Registered: 01/04/06
Posts: 31
My unsigned band and I just called an entertainment manager who saw us play and was very enthusiastic. We know from experience to trust anyone. That's why I'm asking this. What should we look for in this manager? What price for their services is reasonable? What exactly should the manager do for us? We know basically a mananger should do. Like get you exposure and book gigs and the like. But what else? Any current or former manager's replies would be greatly apprectiated. Thank you!

#781249 - 02/07/06 01:50 PM Re: what to look for in a manager
TyPie Offline
Senior Member

Registered: 12/15/01
Posts: 126
Loc: Coast to Coast
I think it's good that you are tryin' to stretch out.......BUT, watch for the sharks out there.

1.) get everything in writing.
2.) try to make sure you can get out of any agreement if the manager does not perform after an initial, short 'trial period'
3.) look at his existing track record and ask to apeak to existing clients. If he says 'no', lookout.
4.) Be prepared to NEGOTIATE his fee - no more than 20%, I'd say, and on a sliding scale, such as, 'if we make X dollars, you get 10%', if we make Y dollars, you get 15%', you get the picture.

This is just a quick guide.
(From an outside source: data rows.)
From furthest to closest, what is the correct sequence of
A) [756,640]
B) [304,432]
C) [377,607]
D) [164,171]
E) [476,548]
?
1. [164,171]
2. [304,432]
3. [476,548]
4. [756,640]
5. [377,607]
The main thing is a clear, written agreement as to what he will do, and in turn, what you will do, at a fair price.

Good Luck!
"You're either WITH me, or you're AGIN' Me!" (Yosemite Sam)

#781250 - 02/26/06 03:03 PM Re: what to look for in a manager
mdgproductions Offline

Registered: 02/18/06
Posts: 3
Loc: canada
If you can,book the gigs yourself for now and learn all you can about the business end of the music business.If you play on a regular basis
start getting intervews with college papers and radio.They are more willing to do interviews
and a great way to start off a good press kit.
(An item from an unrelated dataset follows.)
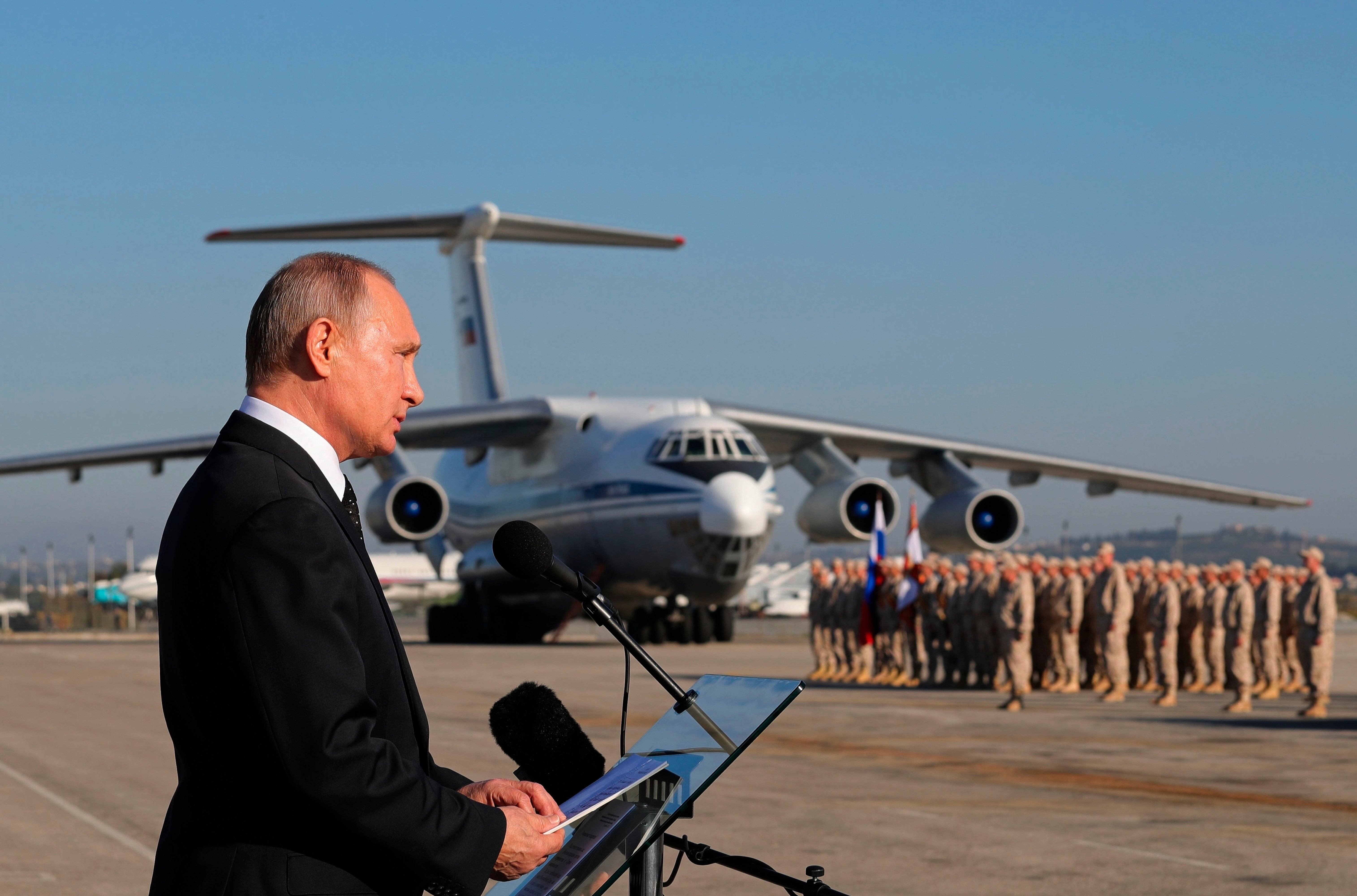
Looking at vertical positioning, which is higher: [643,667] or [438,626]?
[643,667]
A manager isn't exactly necessary,but if you want one, get them to work with you through the
lean times until you are touring regularly.
A Manager should only get 10%.Then if you hire
an agent on top of that it could cost you an extra 10%.

Talk to your local Musician's union,which is the
AFM here in North America.They can set you up with a good agent to book your act.And the AFM
website has all kinds of material on booking
your band properly,learning how to write and
protect your music,as well as learning the nuts
and bolts of making a living as a Musician.

I have a website called Canadain Guitar Player Magazine,and I write articles and interview Musicians,as well as setting up bios and press kits.I don't know if you have a CD,but you can send me your CD or some MP3's and I'll do an online review for you.

If you need anything else don't hesitate to ask.


#781251 - 02/28/06 04:44 AM Re: what to look for in a manager
Bill@Welcome Home Studios Offline
MP Hall of Fame Member

Registered: 08/23/03
Posts: 9613
Look for a track record. Who has he put where? Then ask those involved if it is true. Frankly, if he cannot get you a great label deal with support written in, who needs him???

Ask others who have dealt with the man.
Understand that not everyone gets along, so the more people you ask, the more accurate your info will be.

The cost could be anything. (Back Street Boys were paying out 75% in handling fees.) A manager would really have to be something special to get more than 20% from me.

Honestly, if I was out and gigging again, I'd be looking to establish a relationship with a good booking agent. I'd worry about management when someone started throwing record deals at me.

In any case, get EVERYTHING in writing, do not assume anything, and before you sign anything at all, make sure that you have an independent ENTERTAINMENT laywer (your uncle Joe who does property law is NOT QUALIFIED) approve it and explain exactly what the gibberish means, before you sign, before you sign, before you sign....

"I believe that entertainment can aspire to be art, and can become art, but if you set out to make art you're an idiot."

Steve Martin

Show business: we're all here because we're not all there.